*Exercise instructions*.
Report every line of the listing below that contains the word "appears", treating uppercase and lowercase as different.

*Supplied information*.

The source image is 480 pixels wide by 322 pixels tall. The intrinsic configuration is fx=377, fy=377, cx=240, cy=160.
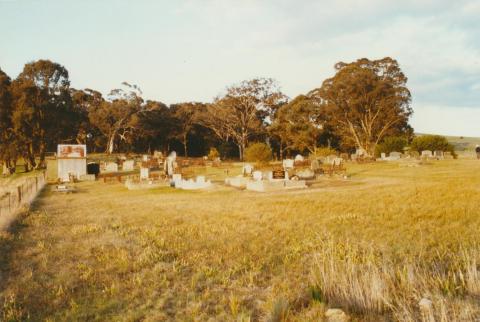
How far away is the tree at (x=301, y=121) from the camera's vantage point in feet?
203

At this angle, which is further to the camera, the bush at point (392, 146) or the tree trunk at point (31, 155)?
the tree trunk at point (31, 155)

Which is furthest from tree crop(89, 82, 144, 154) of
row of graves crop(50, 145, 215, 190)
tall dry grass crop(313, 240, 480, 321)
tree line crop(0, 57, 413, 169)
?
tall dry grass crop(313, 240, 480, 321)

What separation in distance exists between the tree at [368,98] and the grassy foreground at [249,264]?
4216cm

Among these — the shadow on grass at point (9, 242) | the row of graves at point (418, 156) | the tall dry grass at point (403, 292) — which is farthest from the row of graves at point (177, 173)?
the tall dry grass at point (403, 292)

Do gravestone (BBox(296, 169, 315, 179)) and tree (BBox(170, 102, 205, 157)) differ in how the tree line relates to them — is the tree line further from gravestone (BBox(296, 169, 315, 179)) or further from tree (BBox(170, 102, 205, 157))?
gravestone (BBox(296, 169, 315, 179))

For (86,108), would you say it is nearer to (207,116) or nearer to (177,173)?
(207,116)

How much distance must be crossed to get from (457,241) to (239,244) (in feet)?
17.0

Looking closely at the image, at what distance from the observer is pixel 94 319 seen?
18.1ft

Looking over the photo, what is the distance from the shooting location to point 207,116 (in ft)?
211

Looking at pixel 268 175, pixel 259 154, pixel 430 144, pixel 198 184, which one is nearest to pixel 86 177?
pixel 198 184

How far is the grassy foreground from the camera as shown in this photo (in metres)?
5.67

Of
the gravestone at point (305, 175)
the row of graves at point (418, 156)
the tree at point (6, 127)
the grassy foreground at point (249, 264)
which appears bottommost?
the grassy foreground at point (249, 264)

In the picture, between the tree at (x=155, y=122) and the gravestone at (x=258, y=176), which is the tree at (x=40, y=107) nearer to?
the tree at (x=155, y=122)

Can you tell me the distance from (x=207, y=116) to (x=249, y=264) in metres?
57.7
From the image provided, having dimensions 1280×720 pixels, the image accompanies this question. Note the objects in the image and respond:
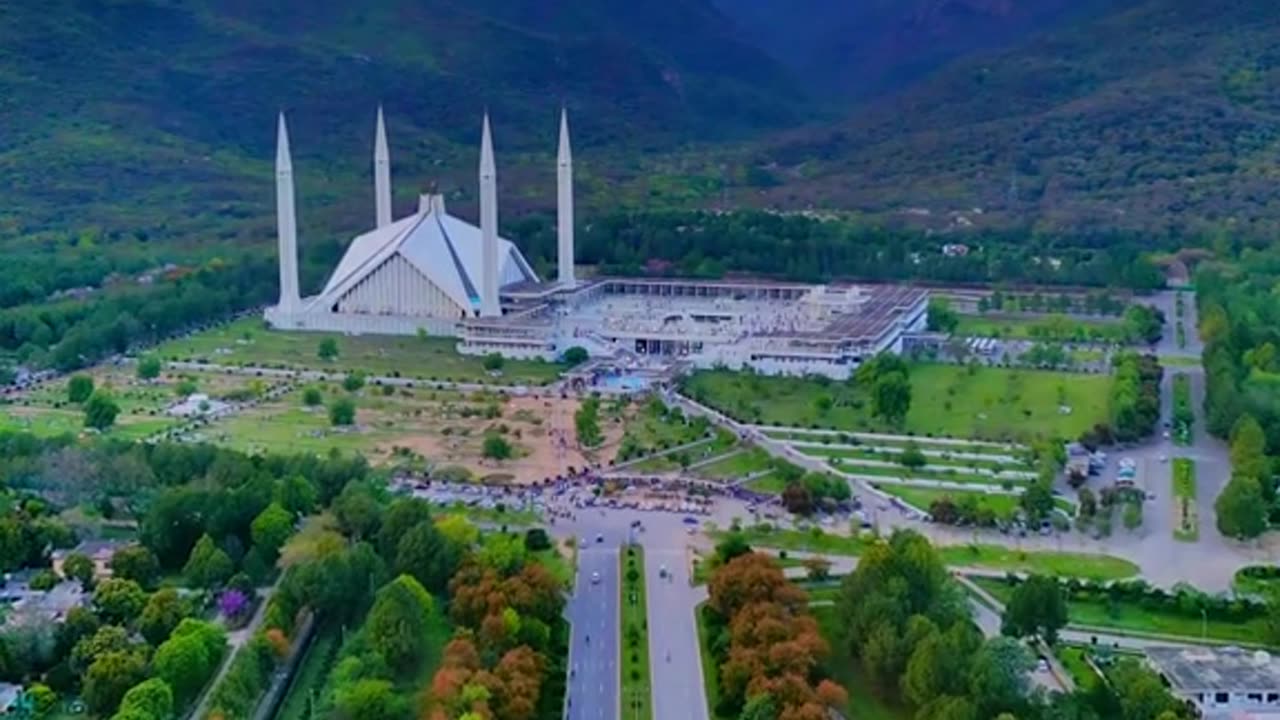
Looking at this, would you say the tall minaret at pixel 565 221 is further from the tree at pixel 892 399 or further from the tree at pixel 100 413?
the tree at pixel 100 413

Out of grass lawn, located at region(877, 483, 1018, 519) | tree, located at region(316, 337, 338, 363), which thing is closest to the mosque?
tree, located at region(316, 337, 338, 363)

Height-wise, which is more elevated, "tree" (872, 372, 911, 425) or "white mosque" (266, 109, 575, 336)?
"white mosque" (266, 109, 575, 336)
---
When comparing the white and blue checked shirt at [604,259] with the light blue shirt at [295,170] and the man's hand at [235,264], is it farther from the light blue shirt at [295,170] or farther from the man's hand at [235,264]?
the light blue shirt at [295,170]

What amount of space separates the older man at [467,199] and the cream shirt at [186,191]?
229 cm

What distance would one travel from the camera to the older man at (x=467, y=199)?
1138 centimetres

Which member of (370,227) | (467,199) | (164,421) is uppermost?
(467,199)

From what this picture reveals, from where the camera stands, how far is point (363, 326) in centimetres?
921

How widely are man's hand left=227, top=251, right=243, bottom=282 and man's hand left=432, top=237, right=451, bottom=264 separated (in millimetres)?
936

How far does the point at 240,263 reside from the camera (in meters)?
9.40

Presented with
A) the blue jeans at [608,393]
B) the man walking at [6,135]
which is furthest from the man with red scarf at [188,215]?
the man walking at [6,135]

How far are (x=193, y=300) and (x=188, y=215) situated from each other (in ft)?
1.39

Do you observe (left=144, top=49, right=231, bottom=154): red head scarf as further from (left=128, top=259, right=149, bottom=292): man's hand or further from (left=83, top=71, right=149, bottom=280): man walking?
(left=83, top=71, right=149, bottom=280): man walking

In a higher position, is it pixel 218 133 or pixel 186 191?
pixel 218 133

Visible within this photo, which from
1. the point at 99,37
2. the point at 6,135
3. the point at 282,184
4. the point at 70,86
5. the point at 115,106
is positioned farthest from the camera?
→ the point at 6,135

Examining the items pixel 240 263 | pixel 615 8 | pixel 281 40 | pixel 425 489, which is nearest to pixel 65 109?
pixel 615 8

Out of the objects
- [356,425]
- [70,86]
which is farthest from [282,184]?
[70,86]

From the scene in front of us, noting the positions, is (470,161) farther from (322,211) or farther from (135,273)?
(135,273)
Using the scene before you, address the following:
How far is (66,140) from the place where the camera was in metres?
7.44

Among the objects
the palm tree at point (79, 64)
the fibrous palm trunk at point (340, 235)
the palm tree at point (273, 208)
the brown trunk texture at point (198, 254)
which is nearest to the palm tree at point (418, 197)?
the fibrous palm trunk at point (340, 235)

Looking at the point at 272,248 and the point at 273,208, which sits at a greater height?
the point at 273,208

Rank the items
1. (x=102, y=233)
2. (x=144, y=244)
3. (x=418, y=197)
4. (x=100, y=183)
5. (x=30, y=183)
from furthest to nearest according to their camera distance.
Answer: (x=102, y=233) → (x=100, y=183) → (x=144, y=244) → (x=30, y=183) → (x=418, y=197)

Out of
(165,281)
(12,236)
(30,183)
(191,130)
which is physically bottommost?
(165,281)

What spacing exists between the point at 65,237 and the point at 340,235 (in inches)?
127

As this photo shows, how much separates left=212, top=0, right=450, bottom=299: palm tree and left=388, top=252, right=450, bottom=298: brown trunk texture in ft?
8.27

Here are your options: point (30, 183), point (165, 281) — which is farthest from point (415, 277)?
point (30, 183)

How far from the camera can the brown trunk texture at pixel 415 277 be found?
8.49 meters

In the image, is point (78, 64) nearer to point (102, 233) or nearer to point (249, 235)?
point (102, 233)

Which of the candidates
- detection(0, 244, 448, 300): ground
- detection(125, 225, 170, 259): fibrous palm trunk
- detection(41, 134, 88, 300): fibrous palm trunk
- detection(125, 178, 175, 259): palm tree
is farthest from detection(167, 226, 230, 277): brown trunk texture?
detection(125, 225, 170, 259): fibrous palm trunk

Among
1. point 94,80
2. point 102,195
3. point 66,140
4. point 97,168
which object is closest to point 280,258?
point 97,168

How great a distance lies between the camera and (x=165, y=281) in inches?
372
--
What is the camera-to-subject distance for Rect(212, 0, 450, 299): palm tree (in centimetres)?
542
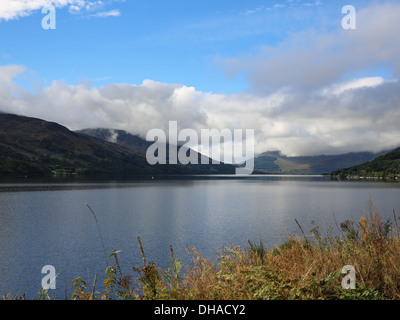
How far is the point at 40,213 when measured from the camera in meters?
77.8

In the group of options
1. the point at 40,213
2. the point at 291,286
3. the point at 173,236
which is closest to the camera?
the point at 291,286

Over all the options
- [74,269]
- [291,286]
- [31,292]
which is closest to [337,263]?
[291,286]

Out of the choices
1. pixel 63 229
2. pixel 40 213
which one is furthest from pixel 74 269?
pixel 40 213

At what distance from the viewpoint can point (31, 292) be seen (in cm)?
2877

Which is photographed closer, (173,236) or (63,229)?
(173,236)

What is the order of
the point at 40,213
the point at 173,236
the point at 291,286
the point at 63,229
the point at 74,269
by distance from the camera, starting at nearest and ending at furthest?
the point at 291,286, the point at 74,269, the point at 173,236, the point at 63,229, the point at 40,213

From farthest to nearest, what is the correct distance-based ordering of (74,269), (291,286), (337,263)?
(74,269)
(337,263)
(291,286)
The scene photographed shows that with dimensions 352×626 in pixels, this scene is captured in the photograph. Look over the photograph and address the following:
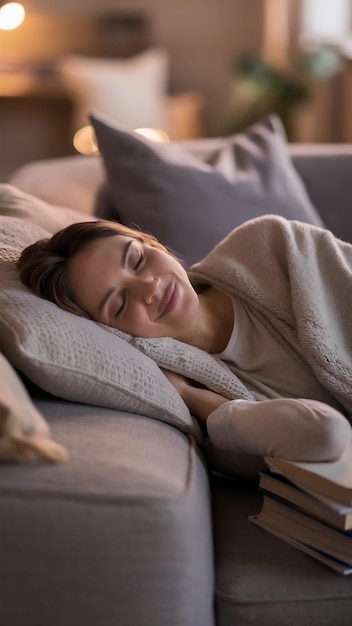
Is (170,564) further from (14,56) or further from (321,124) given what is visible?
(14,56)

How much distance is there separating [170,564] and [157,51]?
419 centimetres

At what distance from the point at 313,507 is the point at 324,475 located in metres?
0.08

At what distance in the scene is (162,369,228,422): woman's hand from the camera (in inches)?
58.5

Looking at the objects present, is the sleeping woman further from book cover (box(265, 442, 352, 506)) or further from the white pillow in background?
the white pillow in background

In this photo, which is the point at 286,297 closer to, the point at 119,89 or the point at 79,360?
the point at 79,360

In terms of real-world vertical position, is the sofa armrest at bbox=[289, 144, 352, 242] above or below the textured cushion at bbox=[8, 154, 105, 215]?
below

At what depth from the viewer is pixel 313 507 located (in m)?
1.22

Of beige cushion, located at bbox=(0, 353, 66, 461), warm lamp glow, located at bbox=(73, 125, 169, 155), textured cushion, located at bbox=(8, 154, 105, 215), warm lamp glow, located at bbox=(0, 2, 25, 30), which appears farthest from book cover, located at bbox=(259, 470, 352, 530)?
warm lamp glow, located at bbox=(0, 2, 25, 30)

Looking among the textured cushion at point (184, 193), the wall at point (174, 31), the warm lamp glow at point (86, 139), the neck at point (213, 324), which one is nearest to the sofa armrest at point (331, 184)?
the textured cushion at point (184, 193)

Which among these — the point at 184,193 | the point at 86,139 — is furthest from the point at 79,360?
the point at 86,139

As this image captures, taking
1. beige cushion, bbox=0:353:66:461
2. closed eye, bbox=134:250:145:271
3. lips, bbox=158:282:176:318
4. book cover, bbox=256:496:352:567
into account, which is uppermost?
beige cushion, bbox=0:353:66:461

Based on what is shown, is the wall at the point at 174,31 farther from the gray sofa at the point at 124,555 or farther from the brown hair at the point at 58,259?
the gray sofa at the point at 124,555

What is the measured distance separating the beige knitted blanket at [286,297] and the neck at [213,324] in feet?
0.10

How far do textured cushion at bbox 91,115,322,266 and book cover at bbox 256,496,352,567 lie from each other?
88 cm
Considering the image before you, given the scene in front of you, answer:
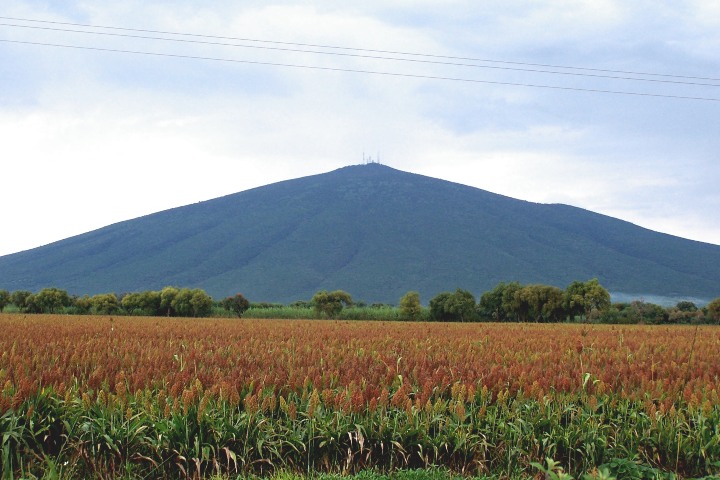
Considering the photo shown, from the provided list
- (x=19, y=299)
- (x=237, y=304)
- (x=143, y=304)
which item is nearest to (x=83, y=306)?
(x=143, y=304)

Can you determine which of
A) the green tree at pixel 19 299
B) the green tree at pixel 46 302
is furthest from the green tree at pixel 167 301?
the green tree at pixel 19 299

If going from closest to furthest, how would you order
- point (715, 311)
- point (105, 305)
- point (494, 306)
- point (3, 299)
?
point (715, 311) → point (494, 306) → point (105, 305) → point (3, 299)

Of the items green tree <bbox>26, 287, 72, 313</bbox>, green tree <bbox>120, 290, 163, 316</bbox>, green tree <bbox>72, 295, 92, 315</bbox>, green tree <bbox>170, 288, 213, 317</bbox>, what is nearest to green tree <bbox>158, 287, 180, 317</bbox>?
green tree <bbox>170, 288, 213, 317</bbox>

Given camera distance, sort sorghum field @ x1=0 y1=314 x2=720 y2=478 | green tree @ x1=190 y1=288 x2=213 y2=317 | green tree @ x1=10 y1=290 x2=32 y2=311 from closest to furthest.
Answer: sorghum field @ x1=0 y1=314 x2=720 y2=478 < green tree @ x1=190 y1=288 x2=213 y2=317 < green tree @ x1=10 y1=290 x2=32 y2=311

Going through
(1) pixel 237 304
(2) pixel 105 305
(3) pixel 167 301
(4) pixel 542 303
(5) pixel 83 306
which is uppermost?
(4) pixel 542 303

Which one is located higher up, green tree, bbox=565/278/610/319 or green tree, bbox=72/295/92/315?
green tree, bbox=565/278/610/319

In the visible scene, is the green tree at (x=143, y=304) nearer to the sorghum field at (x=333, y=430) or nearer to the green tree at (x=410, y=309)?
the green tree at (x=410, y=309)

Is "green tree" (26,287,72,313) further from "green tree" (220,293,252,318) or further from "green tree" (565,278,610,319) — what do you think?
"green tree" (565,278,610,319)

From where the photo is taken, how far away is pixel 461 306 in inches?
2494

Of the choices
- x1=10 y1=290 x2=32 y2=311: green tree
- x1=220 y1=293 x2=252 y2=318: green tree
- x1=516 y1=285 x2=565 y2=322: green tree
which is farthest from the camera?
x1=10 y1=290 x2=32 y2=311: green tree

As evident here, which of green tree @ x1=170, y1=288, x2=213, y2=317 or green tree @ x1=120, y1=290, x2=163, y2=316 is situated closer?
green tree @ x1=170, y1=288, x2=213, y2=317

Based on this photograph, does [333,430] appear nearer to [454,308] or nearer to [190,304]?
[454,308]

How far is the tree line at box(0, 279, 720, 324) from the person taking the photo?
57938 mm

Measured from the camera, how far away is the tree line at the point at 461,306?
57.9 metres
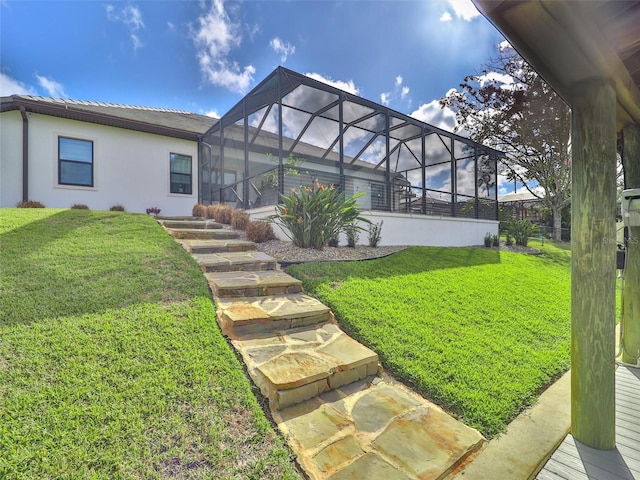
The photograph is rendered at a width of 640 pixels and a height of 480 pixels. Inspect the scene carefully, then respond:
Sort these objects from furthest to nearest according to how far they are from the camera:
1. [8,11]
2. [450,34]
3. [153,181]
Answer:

*Output for this task*.
which appears bottommost?
Of beige cushion, located at bbox=(0, 353, 66, 461), warm lamp glow, located at bbox=(73, 125, 169, 155), textured cushion, located at bbox=(8, 154, 105, 215), warm lamp glow, located at bbox=(0, 2, 25, 30), which appears farthest from book cover, located at bbox=(259, 470, 352, 530)?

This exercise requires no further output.